Home

Topics

Children Need Exchange Coverage Too

By Maureen Hensley-Quinn

April 2013

As state and federal government officials race to meet Affordable Care Act (ACA) implementation deadlines much of their attention has been focused on adults who will be newly eligible for health coverage.  Health insurance exchanges (exchanges) or marketplaces need to be prepared to serve children’s needs as well.  The Children’s Health Insurance Program (CHIP), an already established and tested program, could be used to help states meet ACA requirements for exchanges while establishing good coverage for children.  A recent issue brief and compendium released by the National Academy for State Health Policy (NASHP) explores how CHIP could inform children’s coverage provided through exchanges. 

Children have specific health care needs related to their growth and development that are distinct from those of adults.  Health benefits that support a child from infancy through adolescence and appropriate, available providers are essential.  Children are recognized in the ACA as a “diverse segment of the population” whose health care needs should be taken into account in defining the Essential Health Benefit (EHB) package. 

There are a number of ACA exchange provisions that aim to support children’s health needs.  Exchanges are required to offer child-only plans that are available only to children up to age 21 at the same level (silver, gold, etc.) as other Qualified Health Plans (QHPs).  Child-only plans will be important in providing coverage options for millions of families where parents and children have different coverage situations.  Catherine Hess, Managing Director at NASHP outlines this and other issues for children that states should consider as ACA implemented in a previous NASHP blog post.

The ACA also explicitly includes “pediatric benefits” and “habilitative services” within the EHB package that must be offered in individual and small group markets inside and outside the exchanges.  States are afforded a lot of flexibility in defining each of these benefit categories.  While benchmark benefit plans serve as a “reference plan” that reflects a “typical employer plan”, HHS recognizes states may need to define and supplement benefits to ensure all 10 EHB categories are covered.  Habilitative services, which are critical to children with special health needs, will likely need to be supplemented, as most benchmark plans do not include such services. 

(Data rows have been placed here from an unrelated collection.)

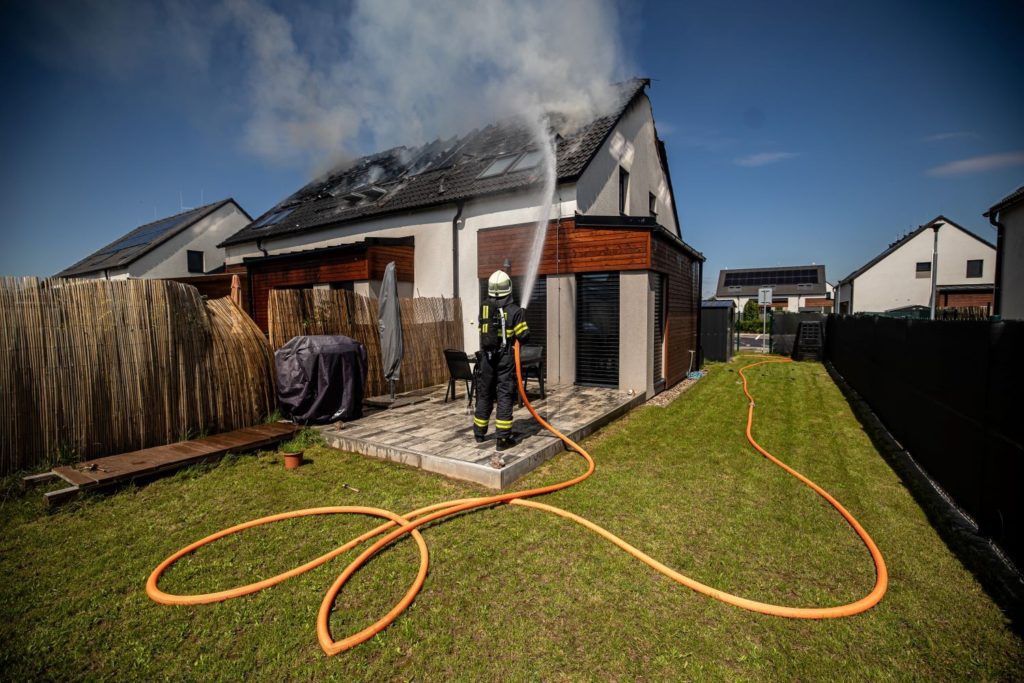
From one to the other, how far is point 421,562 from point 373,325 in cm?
645

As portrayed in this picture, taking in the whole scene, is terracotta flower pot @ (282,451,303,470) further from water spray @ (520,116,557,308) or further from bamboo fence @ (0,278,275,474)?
water spray @ (520,116,557,308)

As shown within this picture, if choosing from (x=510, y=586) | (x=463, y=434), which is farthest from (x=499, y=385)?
(x=510, y=586)

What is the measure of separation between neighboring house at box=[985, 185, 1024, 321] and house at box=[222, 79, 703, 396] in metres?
11.3

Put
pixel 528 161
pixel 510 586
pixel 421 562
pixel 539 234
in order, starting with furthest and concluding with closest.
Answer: pixel 528 161 → pixel 539 234 → pixel 421 562 → pixel 510 586

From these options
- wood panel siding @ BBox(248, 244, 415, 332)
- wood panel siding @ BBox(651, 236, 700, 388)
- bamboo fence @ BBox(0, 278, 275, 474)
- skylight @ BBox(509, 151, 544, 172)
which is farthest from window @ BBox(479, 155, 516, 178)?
bamboo fence @ BBox(0, 278, 275, 474)

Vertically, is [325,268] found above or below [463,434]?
above

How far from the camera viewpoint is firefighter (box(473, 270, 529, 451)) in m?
5.65

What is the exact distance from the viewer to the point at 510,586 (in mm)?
3121

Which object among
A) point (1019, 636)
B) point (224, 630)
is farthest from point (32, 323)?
point (1019, 636)

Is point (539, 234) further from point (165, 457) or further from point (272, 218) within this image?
point (272, 218)

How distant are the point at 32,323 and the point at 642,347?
9295 millimetres

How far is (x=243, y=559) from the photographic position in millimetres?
3465

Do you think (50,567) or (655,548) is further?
(655,548)

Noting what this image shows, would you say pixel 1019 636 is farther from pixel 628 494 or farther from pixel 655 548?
pixel 628 494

The Children’s Health Insurance Program has been providing coverage designed for children for over 15 years and can inform or serve as a model to meet the ACA’s child specific requirements in the exchange.  Separate CHIP programs, which generally tend to be more like plans offered in the private market than through Medicaid, may be more easily aligned with exchange requirements.  For instance, separate CHIP programs offer federally identified benchmark benefit plans or approved alternatives and are usually delivered by managed care organizations.  A recent study commissioned by the American Academy of Pediatrics that compared benefit packages in five states found CHIP covers the 10 EHB categories more completely than the benchmark plan options. 

Considering the ACA’s requirements as well as the flexibility afforded to states, exchanges could use CHIP as a tool in the following ways:

  • Use the separate CHIP benefit package to define the “pediatric services” category within the EHB
  • Engage health plans and their provider networks that are contracted to deliver CHIP services to participate as QHPs in the exchange
  • Implement premium assistance by using CHIP funds to purchase coverage in the exchange
  • Use CHIP to guide development of wrap-around for QHP coverage to ensure there is a comprehensive benefit package for children in the exchange.

Although many assume children are taken care of as a result of steady progress to reduce the number of uninsured low-income children, many children will gain coverage through the exchange.  According to the Urban Institute, nearly 4 million children will enroll in Qualified Health Plans (QHPs) through exchanges in 2014. 

If federal funding for CHIP is not renewed after October 2015, there will be millions more children that will likely turn to exchanges for their health coverage.  ACA requires that before children eligible for CHIP can be transitioned to an exchange, the U. S. HHS Secretary must certify there is exchange coverage comparable to CHIP in both benefits and cost sharing.  While federal guidance related to the comparability study has not yet been released, states may want to consider ways to incorporate CHIP features into exchange coverage to provide child specific coverage now and in the future. 

How will your state ensure children’s coverage needs are met in the exchange?